I have, as I've gotten older and learned to be a better human being, realized how a girl could be helpless in those situations, how they could be paralyzed or weary or resigned. But it's still a profound culture shock to me, in the way that a dinner guest suggesting that we eat the family pet would be.

I read a great analogy somewhere about the disconnect between 1. people who view sex as a product or service provided by women to men and 2. people who view sex as an enjoyable collboration such as play or music. I've learned to live in a world where my body can be and is interpreted as property or the source of a commodity, but the first, foremost, and inherently primal reaction I have is violence directed outward. What the fuck, dude, we're here to have FUN, which is MUTUAL and not this CREEPY POWER SHIT.

I don't lean away and ignore that crap, because that in itself is acquiesence to a bidding process. "If I keep talking, if I annoy her enough, if I make it the price she has to pay to get me to stop..."

That's coercion. And it makes me irrationally angry. (You may or may not remember the incident in Boston with the dude with the camera, who quite likely shit a brick because--borderline autistic or not--I was debating if I could/whether I should destroy his camera and I think he actually grokked that.) Because I missed the part of female socialization where I have to be nice and make everyone feel good despite myself--most of that baggage was heaved overboard three generations back, and the last carry-on was pitched by my grandmother when she booted my grandfather's sorry drunk ass out the door. We really don't care if we're seen as bitches. Better a bitch than a doormat or a slave. We try to be good people, but we won't eat shit to prove it.

This is new ground for women, for how we raise them and what we expect of them. Even with a practical feminism rooted in 1917 in my female line, it's a tough line to walk, and sometimes a dangerous thing to act in accordance with thinking you're a full human being when society makes different assumptions. To be angry and lash out when the script is to be meek and self-effacing.

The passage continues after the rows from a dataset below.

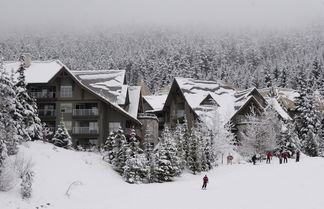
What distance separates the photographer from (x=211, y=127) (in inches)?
2371

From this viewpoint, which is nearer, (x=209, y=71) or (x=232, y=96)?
(x=232, y=96)

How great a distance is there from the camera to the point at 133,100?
5875 cm

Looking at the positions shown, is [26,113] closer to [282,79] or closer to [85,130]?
[85,130]

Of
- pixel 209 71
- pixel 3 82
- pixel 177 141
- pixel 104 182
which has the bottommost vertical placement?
pixel 104 182

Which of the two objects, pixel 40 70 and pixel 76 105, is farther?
pixel 40 70

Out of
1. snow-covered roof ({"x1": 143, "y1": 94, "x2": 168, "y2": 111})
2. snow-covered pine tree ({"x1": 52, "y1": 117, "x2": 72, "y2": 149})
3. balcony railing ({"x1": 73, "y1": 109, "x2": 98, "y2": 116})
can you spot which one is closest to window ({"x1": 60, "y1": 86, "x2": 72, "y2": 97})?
balcony railing ({"x1": 73, "y1": 109, "x2": 98, "y2": 116})

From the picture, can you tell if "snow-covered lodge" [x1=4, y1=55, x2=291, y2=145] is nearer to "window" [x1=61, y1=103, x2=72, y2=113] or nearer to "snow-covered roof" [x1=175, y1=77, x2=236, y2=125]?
"window" [x1=61, y1=103, x2=72, y2=113]

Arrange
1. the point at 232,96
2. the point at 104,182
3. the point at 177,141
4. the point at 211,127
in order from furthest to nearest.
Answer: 1. the point at 232,96
2. the point at 211,127
3. the point at 177,141
4. the point at 104,182

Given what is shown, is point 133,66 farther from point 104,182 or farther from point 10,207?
point 10,207

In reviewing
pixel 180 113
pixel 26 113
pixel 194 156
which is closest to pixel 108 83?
pixel 180 113

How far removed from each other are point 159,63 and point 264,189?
126723 millimetres

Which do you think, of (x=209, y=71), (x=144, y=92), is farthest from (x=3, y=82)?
(x=209, y=71)

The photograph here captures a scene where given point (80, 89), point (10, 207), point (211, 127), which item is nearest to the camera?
point (10, 207)

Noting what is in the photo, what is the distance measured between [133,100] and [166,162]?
1968cm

To figure out *how* to be aggressive and effective, when girls aren't put through the same playground schools and bootcamps as boys, aren't really allowed to *be* angry, much less *how* to be angry *well*.

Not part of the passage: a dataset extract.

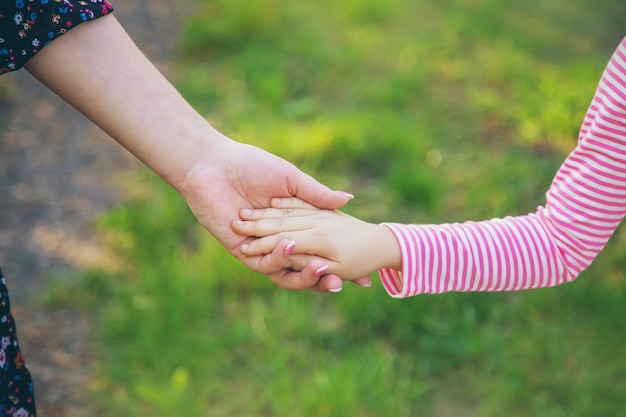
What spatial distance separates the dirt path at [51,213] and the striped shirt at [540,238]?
3.65 ft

This is the way I'm wired, so I've had to figure it out ad-hoc, and while I cultivate this reaction because I believe personal physical sovereignty is fundamental to all human rights (and as a small woman I have a lot of misapprehensions to counter right off the bat), it's only luck and surprise that have kept me from being seriously hurt in situations that, in retrospect, a more sagacious female would have avoided.